Robust Christian Faith
It seems that the Apostle Paul and the early Church did not forbid the teaching and using of classical ideas. However, according to Dr. Schaeffer a person must have a 'robust Christian faith' in order not to compromise the truth. What does this mean? Dr. Schaeffer is referring to a life being lived moment-by-moment in the finished work of the risen Christ through the power of the Holy Spirit. This "robust faith" is a life fully clothed with the armor of God - with no "cracks or chinks."
The Bible: Our Final Authority
As we study ideas that are coming from a different world view, we must not simply read to understand and appreciate the beauty of the language. We must judge the thoughts and evaluate the ideas against the gauge of Scripture. The Bible must be the final and ultimate authority - the standard by which all ideas are measured and evaluated. We must never mix Christian thinking with Greek or Roman thinking as was done during the Renaissance.

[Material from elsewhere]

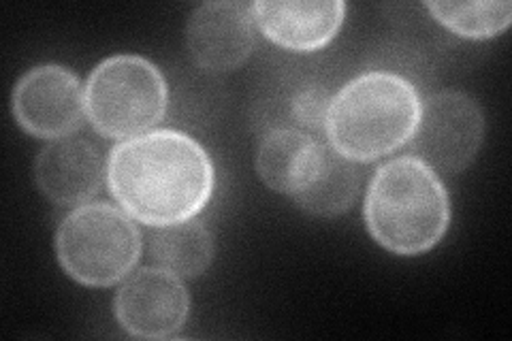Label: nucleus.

Making an Adequate Defense
Ages: 13 - 15 to Adult
At this stage your children will be preparing to give clear, concise, and convincing proof - an adequate defense for the hope that is within them (I Peter 3:15) as they prepare to go out into the culture on their own.
There is no better preparation for college
there is no better preparation for life!
- Though we don't feel qualified or prepared for this task, we thank you for making us adequate in Christ for such a ministry ( II Cor. 2 - 4).
- Build within our children strong convictions - the resolve of a Daniel - so that they will be able to withstand the false thoughts and ideas of our culture and stand firm for Christ!
Thoughts on World Views from Bryce Quine
reprinted from Let Us Highly Resolve
IDEAS HAVE CONSEQUENCES. This is true whether one is referring to philosophy, theology, music, art, or law. A person's outlook on the world will shape his actions. During the last 120 years this nation has departed significantly from the thinking of our founding fathers. This is why I have decided to dedicate my life to working in the governmental system to bring back the world view of those men who founded our country.
It has always been my parents' goal to prepare and equip me for whatever career I would ultimately choose. Throughout my childhood school was not just formal education. Every day my father and I would discuss the events in the world and examine the world views of the leaders, past and present. This teaching dealt with much more than facts, it was concerned with ideas. This kind of education has prepared me to look beyond the individual laws or specific court decisions and to look for the ideas that are behind the actions of world leaders. Without this kind of teaching I would be lost in a sea of confusion.